Stored entries:
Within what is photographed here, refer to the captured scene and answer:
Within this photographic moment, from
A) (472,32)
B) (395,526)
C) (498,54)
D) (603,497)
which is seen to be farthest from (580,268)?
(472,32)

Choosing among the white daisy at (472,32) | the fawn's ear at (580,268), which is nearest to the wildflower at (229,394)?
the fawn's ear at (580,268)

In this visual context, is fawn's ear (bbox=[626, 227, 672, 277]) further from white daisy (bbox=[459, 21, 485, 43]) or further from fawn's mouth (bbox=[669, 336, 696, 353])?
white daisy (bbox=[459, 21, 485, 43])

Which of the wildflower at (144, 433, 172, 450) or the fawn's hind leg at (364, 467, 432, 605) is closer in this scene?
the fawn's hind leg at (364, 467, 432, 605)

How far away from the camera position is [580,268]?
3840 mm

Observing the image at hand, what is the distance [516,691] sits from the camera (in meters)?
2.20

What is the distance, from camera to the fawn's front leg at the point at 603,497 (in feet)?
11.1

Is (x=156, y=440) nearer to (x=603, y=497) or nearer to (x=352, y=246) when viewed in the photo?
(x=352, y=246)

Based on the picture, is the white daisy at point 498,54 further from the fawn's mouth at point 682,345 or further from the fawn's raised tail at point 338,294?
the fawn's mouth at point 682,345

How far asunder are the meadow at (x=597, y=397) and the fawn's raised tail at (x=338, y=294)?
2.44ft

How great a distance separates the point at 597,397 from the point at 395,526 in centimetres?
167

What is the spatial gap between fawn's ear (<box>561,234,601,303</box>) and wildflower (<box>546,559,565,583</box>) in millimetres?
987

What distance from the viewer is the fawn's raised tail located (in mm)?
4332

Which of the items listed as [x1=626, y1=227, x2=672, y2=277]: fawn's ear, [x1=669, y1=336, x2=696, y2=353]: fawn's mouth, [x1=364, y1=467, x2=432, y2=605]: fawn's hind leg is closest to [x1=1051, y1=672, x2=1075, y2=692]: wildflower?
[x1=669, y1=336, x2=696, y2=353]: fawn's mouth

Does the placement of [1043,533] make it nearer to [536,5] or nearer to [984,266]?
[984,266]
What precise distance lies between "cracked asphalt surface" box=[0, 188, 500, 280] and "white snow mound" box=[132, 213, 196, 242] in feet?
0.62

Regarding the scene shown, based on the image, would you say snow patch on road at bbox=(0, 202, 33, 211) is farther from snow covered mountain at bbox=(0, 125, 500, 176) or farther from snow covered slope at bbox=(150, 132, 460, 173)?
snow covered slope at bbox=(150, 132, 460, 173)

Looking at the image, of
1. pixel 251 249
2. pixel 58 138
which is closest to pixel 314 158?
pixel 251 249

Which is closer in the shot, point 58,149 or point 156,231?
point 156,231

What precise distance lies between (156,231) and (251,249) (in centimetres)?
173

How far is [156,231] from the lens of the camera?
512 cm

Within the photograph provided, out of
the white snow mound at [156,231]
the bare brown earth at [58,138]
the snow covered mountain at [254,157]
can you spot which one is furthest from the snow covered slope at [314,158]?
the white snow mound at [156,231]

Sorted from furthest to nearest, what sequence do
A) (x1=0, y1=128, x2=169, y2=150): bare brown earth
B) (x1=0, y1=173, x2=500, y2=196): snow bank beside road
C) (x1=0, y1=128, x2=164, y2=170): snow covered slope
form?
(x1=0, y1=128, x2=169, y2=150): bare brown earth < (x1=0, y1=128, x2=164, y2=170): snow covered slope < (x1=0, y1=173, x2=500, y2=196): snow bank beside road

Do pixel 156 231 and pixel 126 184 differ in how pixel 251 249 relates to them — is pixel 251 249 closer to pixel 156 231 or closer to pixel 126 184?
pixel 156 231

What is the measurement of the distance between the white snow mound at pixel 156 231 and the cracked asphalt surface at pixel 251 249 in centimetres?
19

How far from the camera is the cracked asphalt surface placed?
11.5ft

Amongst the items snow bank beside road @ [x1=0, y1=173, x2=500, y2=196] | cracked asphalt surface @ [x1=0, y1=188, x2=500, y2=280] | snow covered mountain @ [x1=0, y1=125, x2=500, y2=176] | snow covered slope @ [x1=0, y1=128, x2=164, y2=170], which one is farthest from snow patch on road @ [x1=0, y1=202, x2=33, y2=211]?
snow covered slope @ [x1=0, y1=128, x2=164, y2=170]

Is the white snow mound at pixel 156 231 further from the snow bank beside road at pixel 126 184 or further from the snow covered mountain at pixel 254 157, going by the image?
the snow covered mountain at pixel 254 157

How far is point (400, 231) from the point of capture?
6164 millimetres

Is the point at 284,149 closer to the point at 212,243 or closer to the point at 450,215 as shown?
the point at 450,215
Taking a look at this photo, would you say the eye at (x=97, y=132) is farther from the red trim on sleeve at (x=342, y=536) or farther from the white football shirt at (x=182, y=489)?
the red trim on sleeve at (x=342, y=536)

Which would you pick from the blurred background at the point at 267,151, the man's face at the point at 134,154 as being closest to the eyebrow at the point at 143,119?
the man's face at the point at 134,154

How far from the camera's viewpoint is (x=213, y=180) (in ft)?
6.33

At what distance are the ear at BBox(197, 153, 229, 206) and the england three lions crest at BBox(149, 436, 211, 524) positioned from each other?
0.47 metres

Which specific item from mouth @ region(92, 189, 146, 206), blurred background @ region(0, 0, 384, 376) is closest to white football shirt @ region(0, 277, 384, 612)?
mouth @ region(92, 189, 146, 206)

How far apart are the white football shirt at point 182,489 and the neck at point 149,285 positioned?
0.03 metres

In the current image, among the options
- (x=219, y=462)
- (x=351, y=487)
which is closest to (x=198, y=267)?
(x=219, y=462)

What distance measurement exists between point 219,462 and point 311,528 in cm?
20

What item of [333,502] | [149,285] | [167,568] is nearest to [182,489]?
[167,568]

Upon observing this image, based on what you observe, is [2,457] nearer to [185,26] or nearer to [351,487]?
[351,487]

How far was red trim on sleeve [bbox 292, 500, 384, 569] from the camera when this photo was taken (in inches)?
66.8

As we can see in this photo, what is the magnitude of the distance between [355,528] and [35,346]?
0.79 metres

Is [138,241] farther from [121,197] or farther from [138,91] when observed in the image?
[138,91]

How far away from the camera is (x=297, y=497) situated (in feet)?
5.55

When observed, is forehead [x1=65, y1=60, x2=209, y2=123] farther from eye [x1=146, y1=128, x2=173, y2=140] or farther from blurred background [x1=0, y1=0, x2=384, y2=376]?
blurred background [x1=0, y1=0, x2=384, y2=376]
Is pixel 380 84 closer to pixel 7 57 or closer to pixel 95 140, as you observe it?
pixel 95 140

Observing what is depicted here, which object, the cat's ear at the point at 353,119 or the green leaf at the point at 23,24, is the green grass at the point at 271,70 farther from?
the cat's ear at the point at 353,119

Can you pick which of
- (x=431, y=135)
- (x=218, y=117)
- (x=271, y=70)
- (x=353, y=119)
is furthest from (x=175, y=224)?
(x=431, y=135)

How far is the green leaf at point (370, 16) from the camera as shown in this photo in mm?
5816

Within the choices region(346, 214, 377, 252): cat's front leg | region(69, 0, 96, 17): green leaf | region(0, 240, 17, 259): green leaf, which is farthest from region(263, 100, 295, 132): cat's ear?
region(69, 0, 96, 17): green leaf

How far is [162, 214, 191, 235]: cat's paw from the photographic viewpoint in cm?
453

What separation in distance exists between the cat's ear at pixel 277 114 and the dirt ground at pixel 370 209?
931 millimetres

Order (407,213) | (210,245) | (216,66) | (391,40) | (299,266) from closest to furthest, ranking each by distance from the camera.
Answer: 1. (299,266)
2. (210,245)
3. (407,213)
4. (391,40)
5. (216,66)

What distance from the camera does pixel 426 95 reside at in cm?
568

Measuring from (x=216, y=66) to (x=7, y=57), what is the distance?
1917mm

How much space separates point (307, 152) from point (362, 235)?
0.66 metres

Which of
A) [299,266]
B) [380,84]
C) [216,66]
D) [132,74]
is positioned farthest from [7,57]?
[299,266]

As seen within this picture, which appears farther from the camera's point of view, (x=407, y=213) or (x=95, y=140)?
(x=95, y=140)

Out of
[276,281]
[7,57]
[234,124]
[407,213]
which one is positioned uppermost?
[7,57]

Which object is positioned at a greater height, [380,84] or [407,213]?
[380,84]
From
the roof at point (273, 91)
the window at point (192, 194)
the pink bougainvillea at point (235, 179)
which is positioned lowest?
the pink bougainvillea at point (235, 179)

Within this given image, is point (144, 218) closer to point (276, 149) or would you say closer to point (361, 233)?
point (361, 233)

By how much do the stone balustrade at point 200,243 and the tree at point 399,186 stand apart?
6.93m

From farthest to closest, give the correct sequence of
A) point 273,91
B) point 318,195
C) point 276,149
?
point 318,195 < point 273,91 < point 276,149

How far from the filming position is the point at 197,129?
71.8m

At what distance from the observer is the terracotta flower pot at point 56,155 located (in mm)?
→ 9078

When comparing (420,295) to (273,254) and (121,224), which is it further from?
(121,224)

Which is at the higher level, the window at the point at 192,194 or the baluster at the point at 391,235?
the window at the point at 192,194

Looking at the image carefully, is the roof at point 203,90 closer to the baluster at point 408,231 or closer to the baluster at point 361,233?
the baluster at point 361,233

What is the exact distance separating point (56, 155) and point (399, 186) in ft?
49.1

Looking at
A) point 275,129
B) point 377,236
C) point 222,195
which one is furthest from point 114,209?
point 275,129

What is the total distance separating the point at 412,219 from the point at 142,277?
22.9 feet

What you have to do
Substitute "white jersey" for "white football shirt" in everything from the line containing "Taking a look" down to the line containing "0.03 metres", and give those lines again with nothing else changed.

Exercise answer
Taking a look at this photo, would you say the eye at (x=97, y=132) is farther from the red trim on sleeve at (x=342, y=536) or farther from the white jersey at (x=182, y=489)?
the red trim on sleeve at (x=342, y=536)

Which would you pick from the blurred background at the point at 267,151, the man's face at the point at 134,154 as being closest to the eyebrow at the point at 143,119?
the man's face at the point at 134,154

How far from the camera's viewpoint is (x=213, y=180) (in ft)?
6.33

At what distance are the ear at BBox(197, 153, 229, 206) and the england three lions crest at BBox(149, 436, 211, 524) positioned from each other?
0.47 metres

Which specific item from mouth @ region(92, 189, 146, 206), blurred background @ region(0, 0, 384, 376) is closest to white jersey @ region(0, 277, 384, 612)?
mouth @ region(92, 189, 146, 206)

How far apart are the white jersey at point 182,489 and the neck at point 149,285 positioned?
0.03 metres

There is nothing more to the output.